He was close enough that I felt I had to say something. “How’s it going?”
He nodded before he spoke, looked at me, looked at the other cars in the lot, the surfers gathered at the edge of the bluff. He didn’t pull down his bandana. “Nasty business, this,” he said.
I probably made that sort of ‘smells bad’ expression, one that he, it seemed, returned. “I was informed that it would be permitted. Clean up. ‘Okey dokey,’ one of the detectives told me.” He pointed a gloved hand, vaguely, toward the compound. “Today.”
I probably stared. It was a bad habit I was, mostly, unaware of. His eyes were darkest brown, bloodshot, and there was something about his eyebrows. I was thinking; thinking about his accent; Indian, of course, but his English, not American-learned; British. Of course.
“I didn’t do the initial… work.” He pointed toward the wall. “Professionals. Contractors (emphasis on the ‘ors’ syllable).” He pulled the bandana down, awkwardly, because of the gloves, looked at me, said, “Sunburn. Even I… one must wear the hat.” He had a bit of trouble pulling the bandana back over his nose. “Sun.”
“You, um, work… (my hands mimicking the sweep of the walls) here? Swamis?”
“Voluntary, one would say; work, yes; compensated; not really; not in… dollars.” I nodded. He went back to sweeping. I stepped back, out of his way. He stopped, looked up. “You’re a surfer. Yes?”
I nodded. “Yeah. I mean, yes. Um, so, um… voluntary; like… like, um, like penance?”
He laughed. “Perhaps. No, they teach… we are taught that hard work is good. We strive to…” He leaned the broom against his body, made a gesture like an expanding circle. “Perfection. Realization.”
“Well; the grounds are… perfect. I’ve been inside. Every rock, the paths, the garden up on the very point… the, I guess, meditation garden. Good place to see… surf.”

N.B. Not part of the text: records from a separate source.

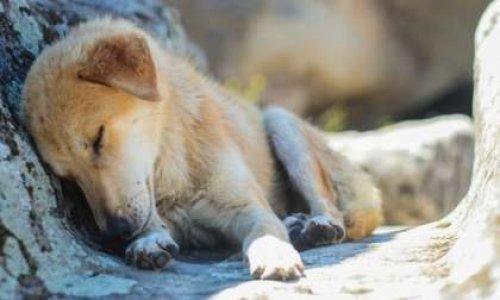 Pétition : Non aux massacres des chiens errants d'Agadir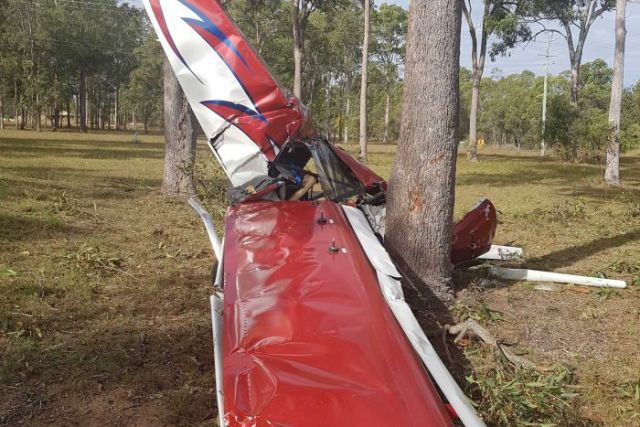 Crashed plane at base of a tree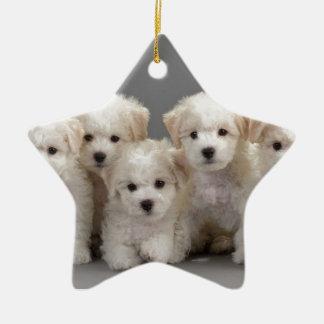 Bichon Frisé Puppies Ceramic Star Ornament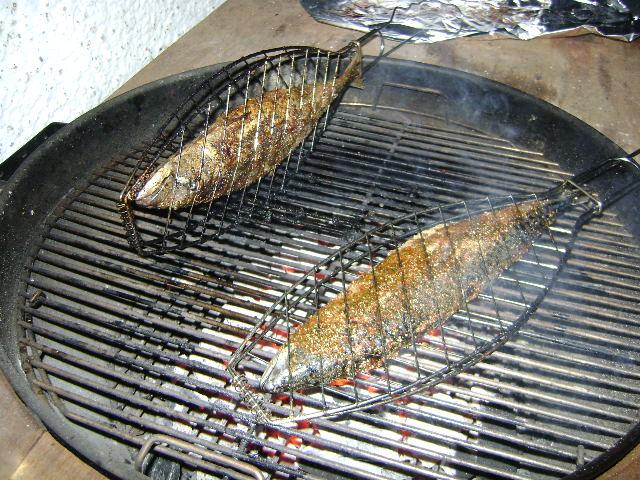 Fisch Gasgrill : Forelle direkt oder inderekt grillen ??? grillforum und bbq www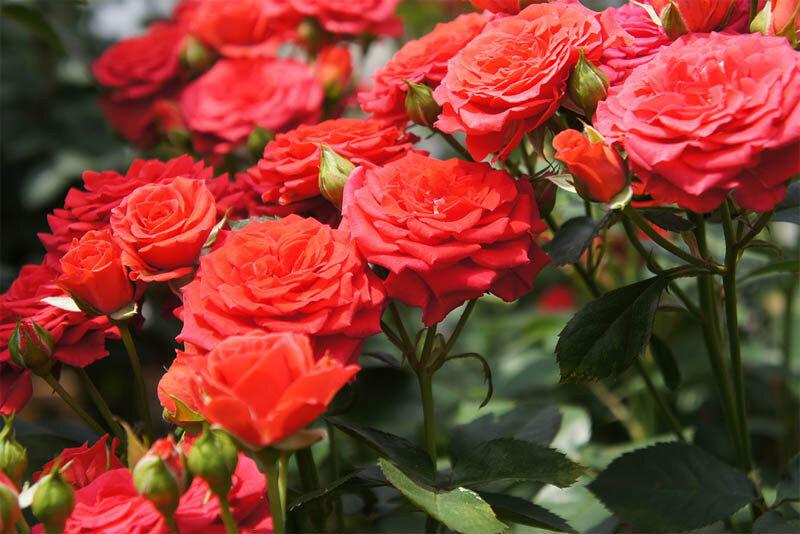 Розы в Анапе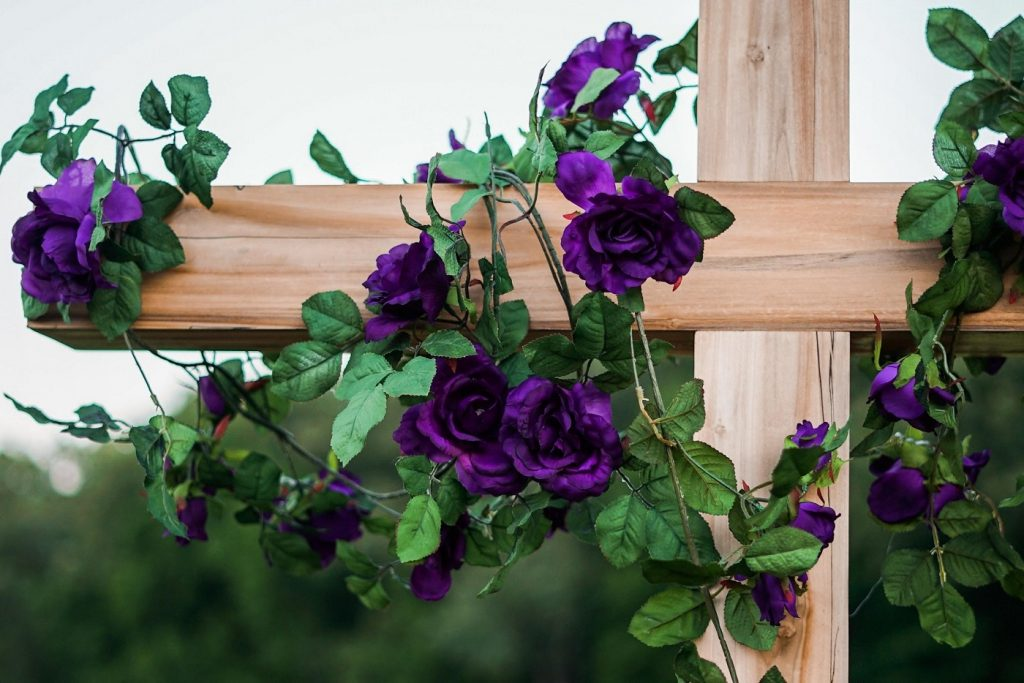 Purple roses growing on a fence - A guide to choosing the right roses for any occasion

“And, yes; meditation, surf vantage point; so many benefits of having a committed volunteer labor force.”
“So, um, are you, like, the only one who does this?” I made a gesture I thought indicated working on the outside of the compound. “I, um… (short, embarrassed laugh) thought you were… your hair and beard… I’ve seen you before. I thought you were, um, older.”
He laughed. “With all the people nowadays sporting longer hair, people doing what they want to…” He stopped. “Surfing. Swimming. People.” He paused again. “I do feel, sometimes… older.”

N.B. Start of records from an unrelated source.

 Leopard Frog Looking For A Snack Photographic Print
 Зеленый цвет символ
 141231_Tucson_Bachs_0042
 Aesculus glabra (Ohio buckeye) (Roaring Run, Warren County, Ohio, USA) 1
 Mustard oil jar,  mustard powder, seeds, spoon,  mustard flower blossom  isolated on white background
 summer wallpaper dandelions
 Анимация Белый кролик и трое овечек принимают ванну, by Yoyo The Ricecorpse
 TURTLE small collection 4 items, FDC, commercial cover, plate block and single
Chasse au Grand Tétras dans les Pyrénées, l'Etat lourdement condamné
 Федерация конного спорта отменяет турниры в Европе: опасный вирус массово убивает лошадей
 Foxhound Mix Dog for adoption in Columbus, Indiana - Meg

We both stood there a few moments longer. I had questions. He started sweeping. I nodded toward the bluff, he nodded in the same direction. I did a little bow, felt stupid instantly, but he returned it.
SINNERS LOVE COMPANY
When I approached the bluff, surfers I recognized as locals, all about my age, three guys and one girl, Ginny Cole (you always knew the names of the few girl surfers), were sitting on the guard rail, two other guys standing on the parking lot side of it, directly in front of my car, and, in fact, leaning against it.
Sure. Optimum view. This was their spot; the land equivalent of the apex of the peak in the water; they wouldn’t give it away to some tourist; they were less willing to give it to me.

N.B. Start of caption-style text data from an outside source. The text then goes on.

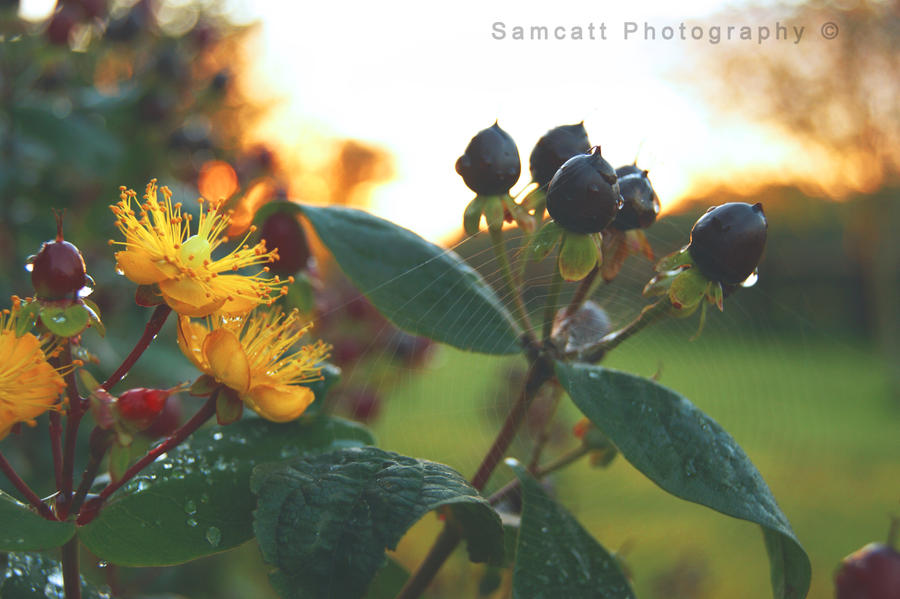 Autumn Begins by Samcatt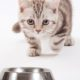 "cats are ""underserved"": will the pet food industry fix this?"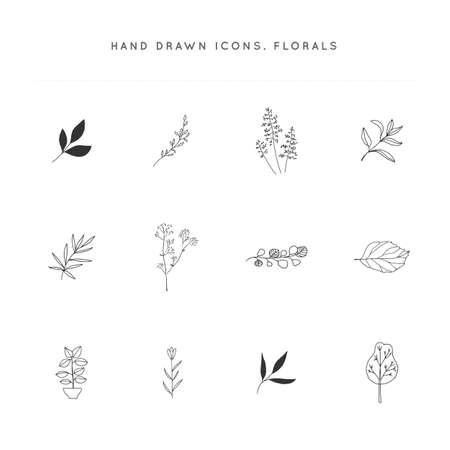 Flowers and leaves. Set of vector hand drawn floral icons.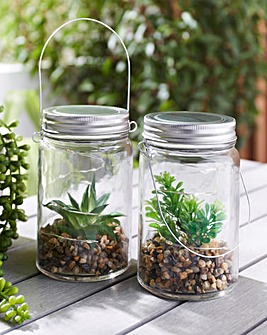 Set of 2 Succulent Jars with LED Lights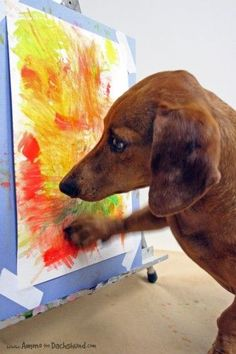 {Ammo the Dachshund Artist} so utterly adorable! Look up Ammo & the Painting Pony! Where do all these artistic animals come from, and why don't my pets like to paint? I Love Dogs, Cute Dogs, Weenie Dogs, Doggies, Dachshund Love, Daschund, Scottish Terrier, Mans Best Friend, Dog Life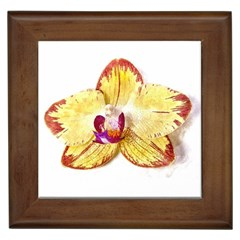 Yellow Phalaenopsis Flower, Floral Aquarel Watercolor Painting Art Framed Tiles by picsaspassion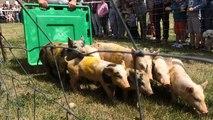 Ambiance familiale et bon enfant à la fête du cochon de Carrouges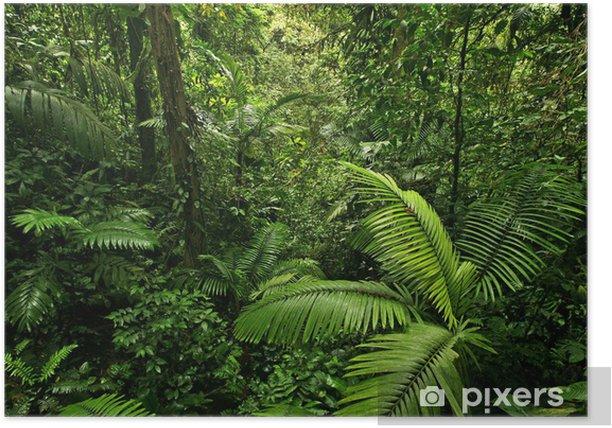 Plakat Gęsty tropikalny las deszczowy - Przeznaczenia
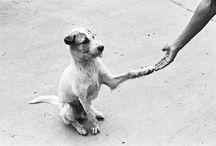 OMD - Oh my dog!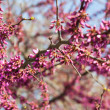 Purple tree blossom in spring — Stock Photo #21744053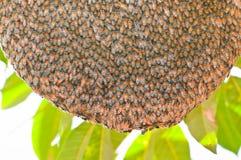 Honeybee swarm hanging. Huge bee nest on a tree branch Royalty Free Stock Photo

Ginny and one of the guys, who had been watching me, evidently, turned back around after I gave a bit of a gesture that I meant to say, “Yeah, I looked at the crime scene; so what?”
Maybe I looked too long at Ginny Cole. Evidently. At least the guys on either side of her seemed to think I had. I had. Of course. I was forced, by the rules governing adolescent encounter, to give each of them (the guys) the “yes, I looked” look.
Then, as required, I looked away.
Ginny pulled her coat and an over-sized gray bag (I would say purse, but surfer girls were way too cool for that) off the hood of my car. Not in an apologetic way. Two of the guys continued to lean the just-past-comfortable distance between the railing and my car.
Fine. I probably would have been sitting on the hood if they weren’t there. Casually. Observing. Analyzing. If I were someone else, if I was observing someone else, I’d say posing. Posing. Posturing.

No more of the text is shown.